JDK-7118202 : G1: eden size unnecessarily drops to the minimum
  • Type: Bug
  • Component: hotspot
  • Sub-Component: gc
  • Affected Version: hs23
  • Priority: P3
  • Status: Closed
  • Resolution: Fixed
  • OS: generic
  • CPU: generic
  • Submitted: 2011-12-05
  • Updated: 2013-09-18
  • Resolved: 2012-01-20
The Version table provides details related to the release that this issue/RFE will be addressed.

Unresolved : Release in which this issue/RFE will be addressed.
Resolved: Release in which this issue/RFE has been resolved.
Fixed : Release in which this issue/RFE has been fixed. The release containing this fix may be available for download as an Early Access Release or a General Availability Release.

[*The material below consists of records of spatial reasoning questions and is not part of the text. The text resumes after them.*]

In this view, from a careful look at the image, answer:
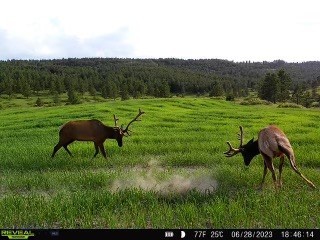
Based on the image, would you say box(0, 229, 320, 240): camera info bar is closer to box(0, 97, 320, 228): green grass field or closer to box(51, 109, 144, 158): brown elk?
box(0, 97, 320, 228): green grass field

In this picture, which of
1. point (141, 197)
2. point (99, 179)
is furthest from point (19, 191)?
point (141, 197)

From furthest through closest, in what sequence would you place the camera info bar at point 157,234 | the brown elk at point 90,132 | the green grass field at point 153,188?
the brown elk at point 90,132
the green grass field at point 153,188
the camera info bar at point 157,234

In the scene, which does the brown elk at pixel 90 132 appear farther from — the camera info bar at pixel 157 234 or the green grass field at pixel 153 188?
the camera info bar at pixel 157 234

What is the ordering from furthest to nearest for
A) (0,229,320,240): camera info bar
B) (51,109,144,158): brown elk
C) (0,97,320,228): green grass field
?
1. (51,109,144,158): brown elk
2. (0,97,320,228): green grass field
3. (0,229,320,240): camera info bar

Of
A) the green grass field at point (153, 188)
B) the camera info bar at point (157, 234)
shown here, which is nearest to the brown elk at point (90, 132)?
the green grass field at point (153, 188)

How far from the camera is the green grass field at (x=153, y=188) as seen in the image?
8.01 m

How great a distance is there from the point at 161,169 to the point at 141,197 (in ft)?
13.2

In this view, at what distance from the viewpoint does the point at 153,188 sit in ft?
33.7

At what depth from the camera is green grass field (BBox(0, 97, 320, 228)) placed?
801cm

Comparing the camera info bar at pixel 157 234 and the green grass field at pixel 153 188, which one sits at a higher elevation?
the camera info bar at pixel 157 234

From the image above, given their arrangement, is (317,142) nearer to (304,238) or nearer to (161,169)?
(161,169)

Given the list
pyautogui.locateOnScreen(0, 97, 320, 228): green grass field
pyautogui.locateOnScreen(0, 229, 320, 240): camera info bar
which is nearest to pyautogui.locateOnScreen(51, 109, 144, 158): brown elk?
pyautogui.locateOnScreen(0, 97, 320, 228): green grass field

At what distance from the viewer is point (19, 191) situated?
1096cm

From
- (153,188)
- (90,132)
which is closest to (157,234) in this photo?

To download the current JDK release, click here.
JDK 7 JDK 8 Other
7u4Fixed 8Fixed hs23Fixed
Related Reports
Relates :  
We see every now and then G1 decreasing the eden size to the minimum for a while without apparent reason and keeping it there for a few GCs before things get back to normal.

It looks as if the issue is an integer overflow (underflow?) during this calculation:

    size_t rs_length_diff = _max_rs_lengths - _recorded_rs_lengths;

It looks as if _max_rs_lengths is smaller than _recorded_rs_lengths, rs_length_diff (being an unsigned value) gets _very_ large, and the prediction way overpredict.

Many thanks for Thomas Schatzl who, once again, tracked this down.

EVALUATION http://hg.openjdk.java.net/lambda/lambda/hotspot/rev/d23d2b18183e

EVALUATION http://hg.openjdk.java.net/hsx/hotspot-emb/hotspot/rev/d23d2b18183e

EVALUATION http://hg.openjdk.java.net/hsx/hotspot-gc/hotspot/rev/d23d2b18183e

SUGGESTED FIX We'll go with the above defensive fix but, now that we know what the race is, we're going to also fix it on a separate CR (7119027).

EVALUATION (with more input from Thomas) Further info on the race. It looks as if it happens between the following two threads: a) a concurrent refinement thread that's sampling the young RSet lengths and it's updating the inc CSet info with update_incremental_cset_info() (which will decrease / increase _inc_cset_recorded_rs_lengths) b) a mutator thread that's retiring a mutator alloc region and it's adding it to the inc CSet with add_region_to_incremental_cset_lhs() -> add_region_to_incremental_cset_common() which will increase _inc_cset_recorded_rs_lengths. The updates to _inc_cset_recorded_rs_lengths are not done atomically or in a mutually exclusive way. Thread b) is holding the Heap_lock at that point but thread a) does not take the Heap_lock while doing this operation. It should also be noted. That several other fields that are updated by add_region_to_incremental_cset_common() and update_incremental_cset_info() could also be corrupted because of this race. We discovered (OK, Thomas did!) the corruption on _inc_cset_recorded_rs_lengths because of the side-effects of the underflow. Additional note: Attempting to fix the race by ensuring that thread a) takes the Heap_lock before it calls update_incremental_cset_info() will likely result in a deadlock. Thread a) joins the STS while it's sampling the young RSet lengths (so it has to explicitly yield or leave the STS before a GC can happen). Consider the following scenario: Thread a) joins the STS, does some work, and tries to take the Heap_lock. Mutator thread c) is trying to do a GC, takes the Heap_lock (it's done by the VM op) and then waits for all threads in the STS to yield / leave. Deadlock. If thread a) took the Heap_lock before it joined the STS, it'd probably work. But, it'd keep the Heap_lock for long periods of time which will induce latencies on any mutator thread that needs the Heap_lock in order to retire the active region / allocate a new region.

SUGGESTED FIX Given that we're planning to revamp the prediction code, the most prudent course of action is to be defensive and catch the case where rs_length_diff underflows (and set it to 0 when this happens).